Non-Scattering of the Solution of the Nonlinear Schrödinger Equation on the Torus
Abstract: In this article, we will show non-scattering of the solution of the nonlinear Schrodinger equation on the torus. The result extends the result of Colliander, J., Keel, M., Staffilani, G., Takaoka, H. and Tao, T. for the cubic nonlinear Schr?dinger equation on 2-dimensional torus.

1. Introduction

In this article, we will consider the nonlinear Schrödinger equation on d-dimensional torus:

$\left\{\begin{array}{c}i{\partial }_{t}u+\Delta u={|u|}^{p-1}u.\\ u\left(0,x\right)={u}_{0}\left(x\right)\in {H}^{1}\left({\mathbb{T}}^{d}\right),\end{array}$ (1)

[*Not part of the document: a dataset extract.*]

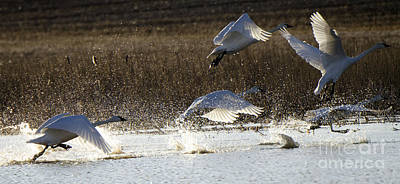 Photograph - Tundra Swans Take Off 2 by Bob Christopher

where $u:ℝ×{\mathbb{T}}^{d}\to ℂ,$ $1 . This kind of nonlinear Schrödinger equations has been studied intensively in the last two decades. See    .

Many mathematicians believe this equation does not have nontrivial solutions which scatter, i.e. which approach a solution to the linear equation at time $t=\infty$ . Colliander, J., Keel, M., Staffilani, G., Takaoka, H. and Tao, T.  consider the cubic nonlinear Schrödinger equation on two dimensional torus, and prove the solution cannot scatter to free solution in ${H}^{1}\left({\mathbb{T}}^{d}\right)$ .

As in , the explicit solution

$u\left(t,x\right)=\text{A}{e}^{ik}{e}^{inx}{e}^{it|n{|}^{2}}{e}^{i|A{|}^{p-1}t},$ (2)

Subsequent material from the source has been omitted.